One of those Confederate officers rode toward Custer, waving as he moved forward. Custer waved back: come ahead. The Rebel captain proved to be a fresh-faced fellow in his twenties; he would have been wearing short pants during the War of Secession. Seeing him made Custer feel every one of his forty-one years.

"Good mornin' to you, Colonel," the captain drawled, nodding in a way that looked friendly enough. "You weren't planning on riding over the international border by any chance, were you?"

"If I was, you'll never prove it, Captain-" Custer tried for cool detachment. What came out was a frustrated snarl.

By the way the Confederate cavalryman smiled, he heard that frustration-heard it and relished it. He bowed in the saddle. The Rebs were always polite as cats… and always ready to claw, too. "I'm Jethro Weathers, Colonel," he said. "And you're right-I'll never prove it. But you and the United States would have been embarrassed if I'd come along half an hour later and found your men inside the territory of the Confederate States."

He sounded disappointed he and his troopers hadn't caught Custer in flagrante delicto. Custer's frustration boiled into fury: "If your government would keep those murdering redskinned savages on your side of the border, we wouldn't want to go over yonder"-he waved south, into Indian Territory -"and give 'em what they deserve."

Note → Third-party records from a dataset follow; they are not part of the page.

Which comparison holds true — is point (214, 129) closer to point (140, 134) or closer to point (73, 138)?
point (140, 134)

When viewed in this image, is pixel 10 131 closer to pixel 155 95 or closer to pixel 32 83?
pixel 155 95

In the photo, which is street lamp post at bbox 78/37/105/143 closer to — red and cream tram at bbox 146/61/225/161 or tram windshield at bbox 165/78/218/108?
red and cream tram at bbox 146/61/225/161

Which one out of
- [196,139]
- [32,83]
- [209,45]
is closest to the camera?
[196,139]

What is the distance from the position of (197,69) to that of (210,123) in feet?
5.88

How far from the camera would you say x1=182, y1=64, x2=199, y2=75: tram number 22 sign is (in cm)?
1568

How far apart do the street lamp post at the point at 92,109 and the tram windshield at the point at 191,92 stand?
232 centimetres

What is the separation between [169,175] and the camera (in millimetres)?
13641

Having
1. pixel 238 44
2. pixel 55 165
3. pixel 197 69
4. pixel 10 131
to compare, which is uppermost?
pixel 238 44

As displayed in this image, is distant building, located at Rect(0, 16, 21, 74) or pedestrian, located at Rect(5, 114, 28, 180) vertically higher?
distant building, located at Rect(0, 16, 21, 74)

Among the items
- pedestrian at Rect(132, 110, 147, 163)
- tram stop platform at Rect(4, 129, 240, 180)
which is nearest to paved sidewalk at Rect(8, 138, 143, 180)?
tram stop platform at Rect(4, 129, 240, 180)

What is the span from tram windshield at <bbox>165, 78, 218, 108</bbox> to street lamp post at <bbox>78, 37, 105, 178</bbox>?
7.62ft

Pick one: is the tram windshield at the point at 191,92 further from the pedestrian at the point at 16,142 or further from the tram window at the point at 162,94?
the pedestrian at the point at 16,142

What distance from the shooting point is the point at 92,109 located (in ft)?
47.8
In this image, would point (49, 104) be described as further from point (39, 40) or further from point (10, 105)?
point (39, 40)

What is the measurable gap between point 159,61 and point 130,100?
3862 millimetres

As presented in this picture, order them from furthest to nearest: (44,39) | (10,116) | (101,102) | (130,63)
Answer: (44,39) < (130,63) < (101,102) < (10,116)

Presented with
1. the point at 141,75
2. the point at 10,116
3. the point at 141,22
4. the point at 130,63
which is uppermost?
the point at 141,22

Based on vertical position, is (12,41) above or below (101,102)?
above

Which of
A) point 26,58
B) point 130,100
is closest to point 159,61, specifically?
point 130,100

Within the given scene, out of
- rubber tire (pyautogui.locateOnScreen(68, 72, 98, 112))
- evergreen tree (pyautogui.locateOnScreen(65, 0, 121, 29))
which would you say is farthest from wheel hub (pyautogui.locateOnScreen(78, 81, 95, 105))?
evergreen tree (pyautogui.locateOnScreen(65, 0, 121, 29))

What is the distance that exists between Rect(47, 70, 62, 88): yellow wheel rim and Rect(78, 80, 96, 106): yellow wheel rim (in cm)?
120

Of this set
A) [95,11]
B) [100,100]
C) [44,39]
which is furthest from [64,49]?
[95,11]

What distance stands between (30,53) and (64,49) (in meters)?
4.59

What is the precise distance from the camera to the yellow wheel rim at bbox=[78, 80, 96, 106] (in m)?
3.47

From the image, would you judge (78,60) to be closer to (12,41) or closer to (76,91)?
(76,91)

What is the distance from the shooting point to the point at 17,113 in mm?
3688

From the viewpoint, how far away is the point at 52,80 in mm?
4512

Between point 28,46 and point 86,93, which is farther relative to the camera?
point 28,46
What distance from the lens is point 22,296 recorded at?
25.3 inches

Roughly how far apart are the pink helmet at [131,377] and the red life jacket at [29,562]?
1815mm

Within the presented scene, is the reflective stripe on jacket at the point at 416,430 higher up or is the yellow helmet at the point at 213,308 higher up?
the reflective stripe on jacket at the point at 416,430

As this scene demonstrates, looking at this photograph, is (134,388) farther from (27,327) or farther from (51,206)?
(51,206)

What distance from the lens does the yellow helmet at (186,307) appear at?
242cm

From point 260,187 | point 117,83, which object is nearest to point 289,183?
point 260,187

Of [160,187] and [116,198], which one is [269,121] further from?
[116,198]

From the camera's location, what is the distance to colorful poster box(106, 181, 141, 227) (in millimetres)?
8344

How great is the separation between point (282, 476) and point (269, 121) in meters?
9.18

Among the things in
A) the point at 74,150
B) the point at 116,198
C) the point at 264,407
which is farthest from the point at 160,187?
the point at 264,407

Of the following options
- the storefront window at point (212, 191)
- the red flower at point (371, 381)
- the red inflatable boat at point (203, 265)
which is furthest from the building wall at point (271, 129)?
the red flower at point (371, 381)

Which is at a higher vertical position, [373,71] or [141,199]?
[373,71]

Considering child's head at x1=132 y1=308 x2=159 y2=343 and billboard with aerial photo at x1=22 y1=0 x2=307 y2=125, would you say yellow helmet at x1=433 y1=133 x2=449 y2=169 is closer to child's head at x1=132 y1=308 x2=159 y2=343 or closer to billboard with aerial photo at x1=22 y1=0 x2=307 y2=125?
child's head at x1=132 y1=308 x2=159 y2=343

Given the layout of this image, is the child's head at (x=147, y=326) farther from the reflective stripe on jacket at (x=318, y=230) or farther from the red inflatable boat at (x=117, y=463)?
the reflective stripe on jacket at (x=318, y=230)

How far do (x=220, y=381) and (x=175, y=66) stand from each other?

"Why, Colonel," Captain Weathers said, amusement in his voice, "I have no proof at all those Kiowas ever entered the territory of the United States. As far as I can see, you were leading an unprovoked punitive expedition into a foreign country. Richmond would see things the same way, I'm sure. So would London. So would Paris."

Tom Custer spoke up: "There's a dead Kiowa, maybe half a mile north of here."

That didn't faze Weathers a bit: "For all I know, you've already been into the Confederate States, murdered the poor fellow, and then hauled him back into the USA to justify raiding Confederate soil."